Unless the Federal Government urgently offsets the accumulated subsidy arrears, interest on loans and the foreign exchange differentials of N800 billion that accrued to petroleum marketers between 2014 and 2017, the Nigerian banking system and the downstream sector may face serious challenges.
The Ministry of Finance is yet to pay the N800 billion for imported petrol, despite a directive by the Acting President Yemi Osinbajo that the marketers should be paid without delay.
The marketers now import less than three per cent of the country’s demand, leaving the Nigerian National Petroleum Corporation (NNPC) to take full responsibility of importation of petroleum products into the country. They said, although, the Federal Government has scrapped subsidy regime, interest on loan has continued to accumulate from 2014 to 2017.

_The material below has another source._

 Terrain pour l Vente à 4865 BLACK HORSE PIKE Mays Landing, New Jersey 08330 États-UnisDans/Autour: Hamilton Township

Already, many of the petroleum marketers have embarked upon staff retrenchment after stopping the importation of PMS thereby depending on supplies from NNPC.
The marketers, comprising Major Oil Marketers of Nigeria (MOMAN), Independent Petroleum Marketers Association of Nigeria (IPMAN), and Depot and Petroleum Products Marketers Association (DAPPMA), said their inability to pay or service the loans, has not only stalled the importation of fuel by the private marketers but is also threatening the operations of the affected banks and the country’s financial system.
Experts who spoke with The Guardian yesterday said that the unpaid debt would lead to a serious crisis in the banking sector, which they said was already burdened by a series of bad debts, with the majority of these coming from the oil and gas sector.
The group said in a statement by its Legal Adviser, Patrick Etim, which was made available to The Guardian yesterday that the debt had greatly impeded their ability to operate. “Our operating funds have been eroded, the situation has curtailed our ability to access funds from the financial institutions and some of our members have resorted to staff retrenchment due to inactivity. Besides, our worst fear is that AMCON at some point may take over our firms as a result of this debt. It is for these reasons and other challenges facing the downstream petroleum subsector that we seek government’s intervention to approve the immediate payment of the debt,” they added.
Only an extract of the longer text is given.